苦い文学

いつもありがとうございます

はじめて買い物をした店なのに、帰りぎわに「いつもありがとうございます」と言われることほど、私にとってイヤなことはない。

もちろん、私にも、店の人がどうしてそんなことを言うかはわかる。言葉どおり、私がいつも来る常連だから感謝している、という意味ではない。

そうではなく、ただ、私を客の代表に見立ててそう言っているに過ぎないのだ。つまり「あなたのようなお客さまがたがいてこそのこの店です。心より感謝いたします」ということだ。

そして、これは同時に「あなたのようなはじめてのお客さまでも、常連のお客さまのように大切にいたします」と、店が客を大事にすることのアピールともなっている。

だが、それでも私はイヤなのだ。
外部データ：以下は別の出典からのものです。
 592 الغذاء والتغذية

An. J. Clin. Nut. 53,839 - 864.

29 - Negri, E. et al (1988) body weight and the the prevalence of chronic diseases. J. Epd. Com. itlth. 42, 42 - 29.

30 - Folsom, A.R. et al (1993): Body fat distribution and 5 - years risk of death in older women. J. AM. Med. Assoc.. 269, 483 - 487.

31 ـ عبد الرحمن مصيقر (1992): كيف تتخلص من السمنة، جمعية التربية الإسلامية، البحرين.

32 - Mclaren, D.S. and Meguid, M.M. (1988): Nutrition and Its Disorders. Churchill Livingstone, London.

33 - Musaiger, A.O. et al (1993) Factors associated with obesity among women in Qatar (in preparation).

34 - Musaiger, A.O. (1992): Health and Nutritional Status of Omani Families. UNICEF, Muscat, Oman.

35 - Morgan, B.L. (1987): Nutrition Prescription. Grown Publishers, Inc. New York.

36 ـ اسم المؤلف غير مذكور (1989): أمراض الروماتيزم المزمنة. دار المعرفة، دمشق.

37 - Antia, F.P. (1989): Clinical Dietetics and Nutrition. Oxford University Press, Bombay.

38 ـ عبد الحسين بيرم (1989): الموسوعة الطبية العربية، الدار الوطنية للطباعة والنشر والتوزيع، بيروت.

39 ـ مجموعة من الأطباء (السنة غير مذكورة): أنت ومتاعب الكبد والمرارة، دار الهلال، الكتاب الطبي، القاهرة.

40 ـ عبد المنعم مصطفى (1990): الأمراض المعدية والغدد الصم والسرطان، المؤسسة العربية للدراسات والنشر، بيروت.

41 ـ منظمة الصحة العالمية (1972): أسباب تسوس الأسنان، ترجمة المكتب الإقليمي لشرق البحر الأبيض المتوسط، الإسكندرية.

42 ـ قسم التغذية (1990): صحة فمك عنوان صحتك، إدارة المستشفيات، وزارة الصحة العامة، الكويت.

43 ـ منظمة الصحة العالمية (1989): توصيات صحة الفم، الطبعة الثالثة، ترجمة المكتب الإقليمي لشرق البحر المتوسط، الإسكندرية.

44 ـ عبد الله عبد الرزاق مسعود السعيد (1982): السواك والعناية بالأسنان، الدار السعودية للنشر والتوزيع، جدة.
不気味なのだ。恐ろしいのだ。

なぜなら、私とそっくりな人間が、その店にすでに来ている可能性だって否定できないからだ。

私の預かり知らぬところで、私に瓜二つの存在が徘徊している……なんと不気味なことだろうか。

しかも、そいつは私の近くにいるのだ。いや、もしかしたら、そいつは私を探しているのかもしれない。私の行く可能性のある店をひとつひとつ訪問しているのだ。

「いつもありがとうございます」「いつも」「いつも」……。

そいつは、私がそこにいたと言う確かな証拠であるその「いつも」を辿って、いつか私の居場所に姿を現すことだろう。

そして、私を滅ぼし、何食わぬ顔で私として生き始めることだろう。